== WHAT YOU HAVE TO DO ==
Reproduce the article about Hospice Care Week at St Helena Hospice below word for word, in full.

== PASSAGE SHOWN ==
····················

As part of Hospice Care Week, a national awareness week to raise the profile of the incredible work hospices do, St Helena Hospice in Colchester has highlighted the difference the support of the community makes to hospices and the people they care for. The theme for Hospice Care Week 2019 is ‘This Is What It Takes’. Hospice staff explain the fundamentals of offering support and care to people with life-limiting conditions.

CARING for a loved one with an incurable condition takes a lot.

It takes consideration, respect, empathy and all the determination we can muster.

For staff at St Helena Hospice in Colchester, they make sure each and every patient is cared for in the best way possible.

In the past year, the hospice cared for more than 3,500 patients and families across north Essex.

Their care is tailored to an individual’s needs and is provided wherever it is needed.

The theme for Hospice Care Week, which runs this week, is ‘This Is What It Takes’.

Staff at the hospice from all walks of life have shared their stories on why they signed up.

····················

== EXTRACTED INFORMATION ==
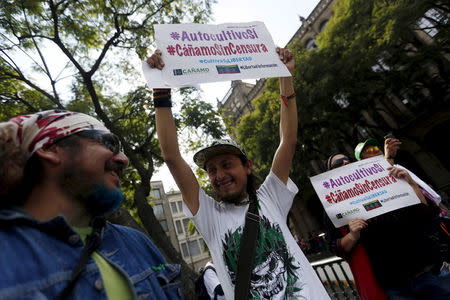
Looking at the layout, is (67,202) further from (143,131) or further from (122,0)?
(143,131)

····················

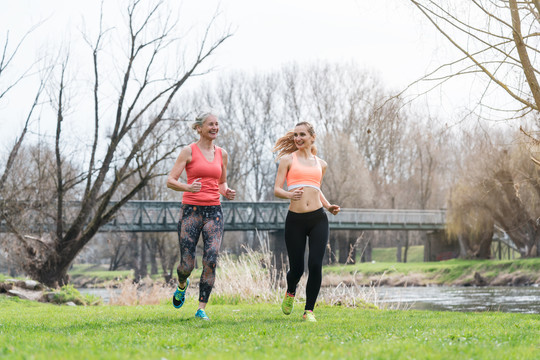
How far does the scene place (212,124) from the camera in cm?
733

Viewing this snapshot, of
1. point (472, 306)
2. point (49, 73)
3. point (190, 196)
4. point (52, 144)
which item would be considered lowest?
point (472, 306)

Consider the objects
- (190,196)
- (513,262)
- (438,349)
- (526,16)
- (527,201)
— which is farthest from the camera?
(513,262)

····················

== RESPONSE FOR THIS EXERCISE ==
As part of Hospice Care Week, a national awareness week to raise the profile of the incredible work hospices do, St Helena Hospice in Colchester has highlighted the difference the support of the community makes to hospices and the people they care for. The theme for Hospice Care Week 2019 is ‘This Is What It Takes’. Hospice staff explain the fundamentals of offering support and care to people with life-limiting conditions.

CARING for a loved one with an incurable condition takes a lot.

It takes consideration, respect, empathy and all the determination we can muster.

For staff at St Helena Hospice in Colchester, they make sure each and every patient is cared for in the best way possible.

In the past year, the hospice cared for more than 3,500 patients and families across north Essex.

Their care is tailored to an individual’s needs and is provided wherever it is needed.

The theme for Hospice Care Week, which runs this week, is ‘This Is What It Takes’.

Staff at the hospice from all walks of life have shared their stories on why they signed up.